Kiedy wspólnie z Markiem, chłopakiem Pauliny wyznaczyli datę ślubu, wiedziała, że jej wesele ma być inne. Trzeba było tylko przekonać go, że bal bez alkoholu jest dobrym pomysłem. To nie było łatwe zadanie. Jej chłopak mógłby jeszcze w ten dzień nie pić, ale pozostawały pytania: Co na to koledzy i rodzina? Czy nie uznają ich za dziwaków? I czy w końcu ktokolwiek na taki ślub przyjdzie? Wątpliwości Marka okazały się być niebezpodstawne. Przyjaciele robili sobie żarty z ich pomysłu i nie do końca dowierzali, że plan zrealizują. Rodzina była oburzona. Dziadek Pauliny powiedział wprost, że to jakieś dziwactwo i on na taki ślub nie przyjdzie: „Bo to wstyd, żeby ludziom żałować napić się w tak ważny dzień. Jeszcze sobie pomyślą, że to ze skąpstwa.”Mimo wszystko Paulina i Marek postawili na swoim.

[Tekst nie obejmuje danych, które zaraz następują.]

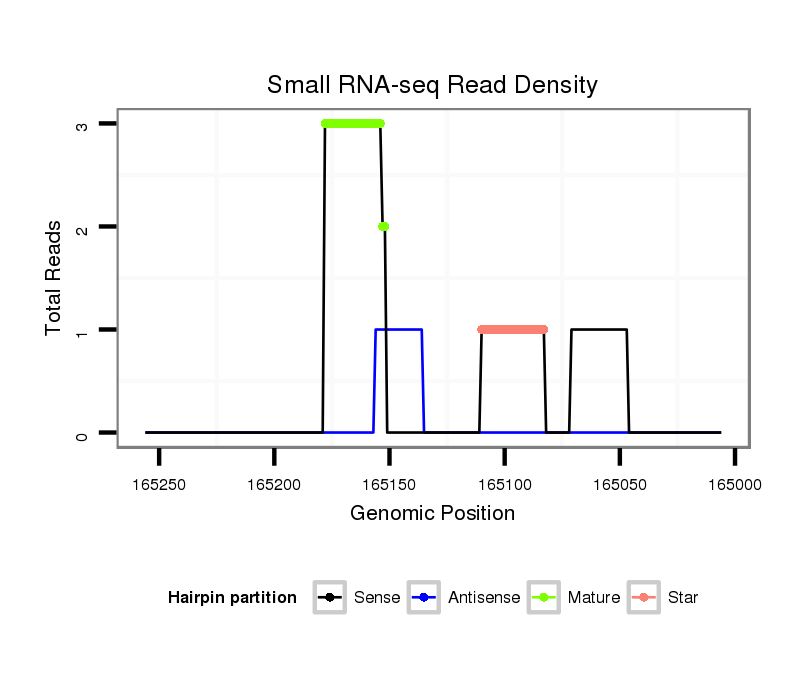 Small RNA-seq Read Density

Total Reads

3
2
1
0

165250
165200
165150
165100
165050
165000

Genomic Position

Hairpin partition
Sense
Antisense
Mature
Star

- To był nasz dzień i chcieliśmy, spędzić go tak, jak sobie wymarzyliśmy - argumentuje Paulina. - Oczywiście, że bałam się, że bez alkoholu wszyscy będą sztywni, znudzeni i po dwóch godzinach rozejdą się do domów.
POLECAMY
Nie ma wódki, jest zabawa
Organizacja wesela bez alkoholu jest trudniejsza niż tego tradycyjnego. Przed parą młodą i organizatorami stoi bowiem zadanie, żeby rozbawić nawet tych gości, którzy przed pierwszym kieliszkiem nie zaczynają rozmowy, o zabawie nie wspominając. Tak więc trzeba zorganizować przyjęcie, żeby goście nie mieli czasu na nudę. Poza tym wszyscy od tak zorganizowanego przyjęcia mają większe oczekiwania na zasadzie: „Skoro nie podają alkoholu, to ciekawe co wymyślą?” Koniecznie więc musi być dobry zespół, który porwie gości do tańca.
Bez wodzireja ani rusz
Nie od dziś wiadomo, że alkohol rozluźnia i dodaje odwagi. Trzeźwych trzeba rozruszać, nie przysypiają pod stołem, więc wciąż oczekują atrakcji. Dziś bezalkoholowe wesele nie może się odbyć bez dobrego wodzireja. Są już mistrzowie ceremonii specjalnie wyszkoleni do prowadzenia bezalkoholowych zabaw. Przed nim stoi zadanie podgrzewania gości do tańca. Punktem kulminacyjnym są oczepiny, podczas których nie może zabraknąć konkursów. Niektórzy maja też specjalne atrakcje, jak karaoke, czy pokazy tańca brzucha, po których swoich sił mogą spróbować również goście.
Paulina dopięła swego. Wesele było bez wódki, za to z wodzirejem, który nie pozwolił na nudę. Miał poczucie humoru i pomysły na zabawę. Zespół potrafił dostosować się do każdego gościa, wszyscy tańczyli i śpiewali największe przeboje. Nie obyło się bez sytuacji, kiedy weselnicy przynieśli własny alkohol, który pili ukradkiem.
- Ich sprawa, nikt nikogo nie pilnował. Ci byli na szczęście nieliczni - mówi Paulina. Dziadek Pauliny ostatecznie przyszedł na wesele. Na początku balu siedział trochę nadąsany. Potem kiedy zobaczył, że większość dobrze się bawi, był dumny ze swojej wnuczki. Najważniejszy dzień w związku Pauliny i Marka był taki jak chcieli, bez zataczających się gości, miły i kulturalny.